» **Data for processing**:
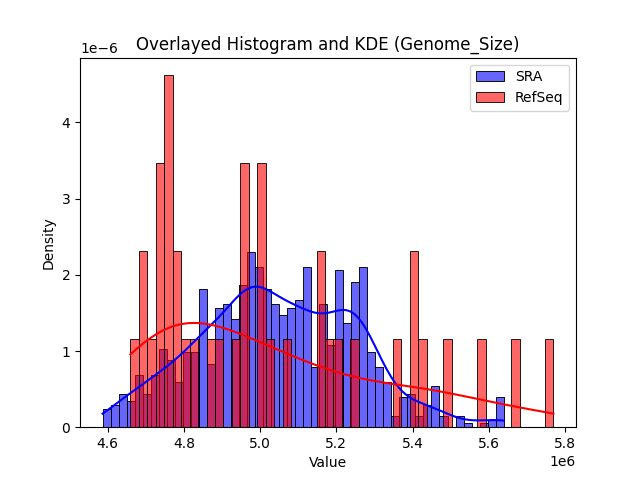 Overlayed Histogram and KDE (Genome_Size)

1e−6

SRA
RefSeq

Density

4
3
2
1
0

4.6
4.8
5.0
5.2
5.4
5.6
5.8

Value

1e6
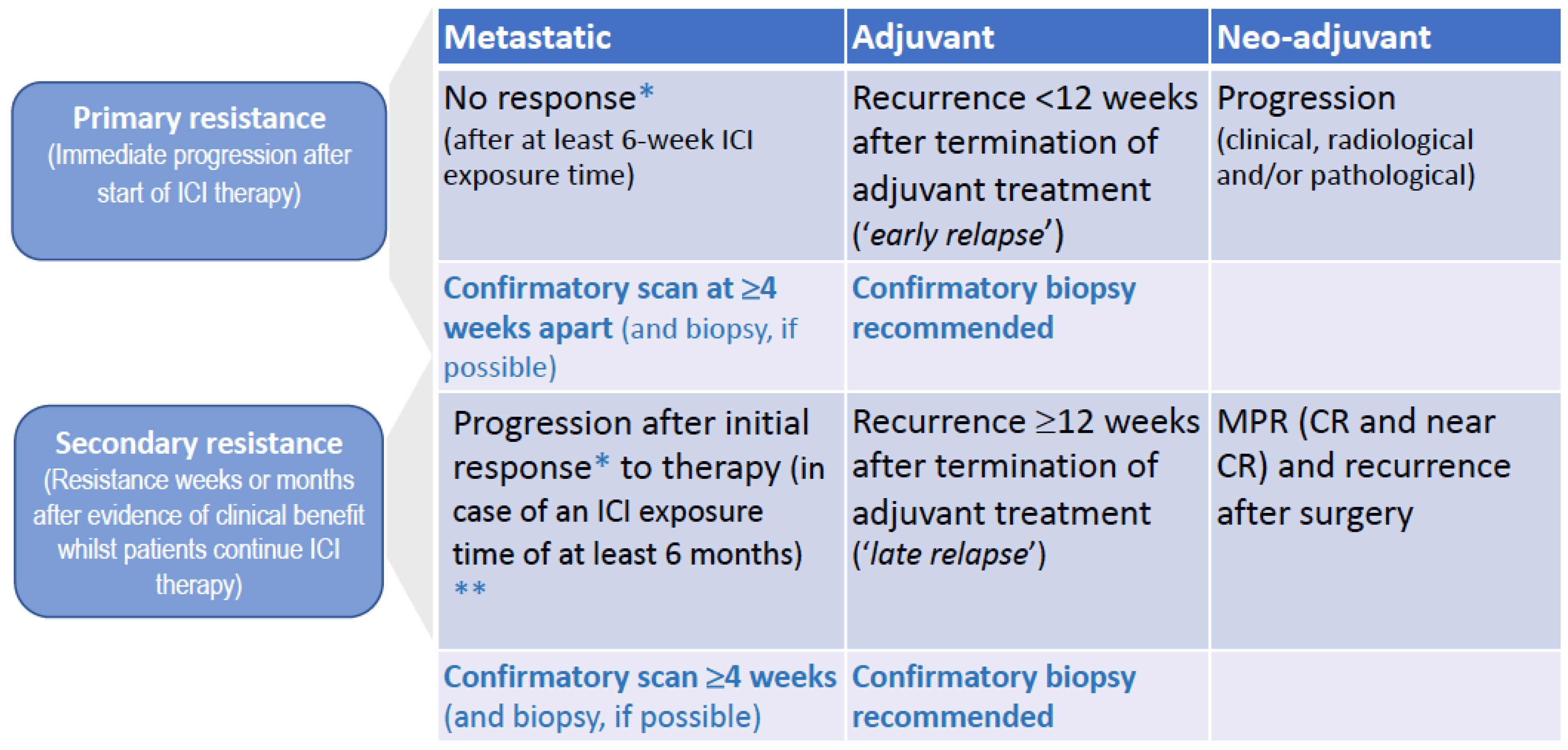 Primary resistance
(Immediate progression after start of ICI therapy)

Secondary resistance
(Resistance weeks or months after evidence of clinical benefit whilst patients continue ICI therapy)

| Metastatic | Adjuvant | Neo-adjuvant |
|---|---|---|
| No response* (after at least 6-week ICI exposure time) | Recurrence <12 weeks after termination of adjuvant treatment ('early relapse') | Progression (clinical, radiological and/or pathological) |
| Confirmatory scan at ≥4 weeks apart (and biopsy, if possible) | Confirmatory biopsy recommended | |
| Progression after initial response* to therapy (in case of an ICI exposure time of at least 6 months) ** | Recurrence ≥12 weeks after termination of adjuvant treatment ('late relapse') | MPR (CR and near CR) and recurrence after surgery |
| Confirmatory scan ≥4 weeks (and biopsy, if possible) | Confirmatory biopsy recommended | |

» **Instructions to follow**: Among the records, find all lines that include the string "scan" and return them.

» **Output of the exercise**:
| Confirmatory scan at ≥4 weeks apart (and biopsy, if possible) | Confirmatory biopsy recommended | |
| Confirmatory scan ≥4 weeks (and biopsy, if possible) | Confirmatory biopsy recommended | |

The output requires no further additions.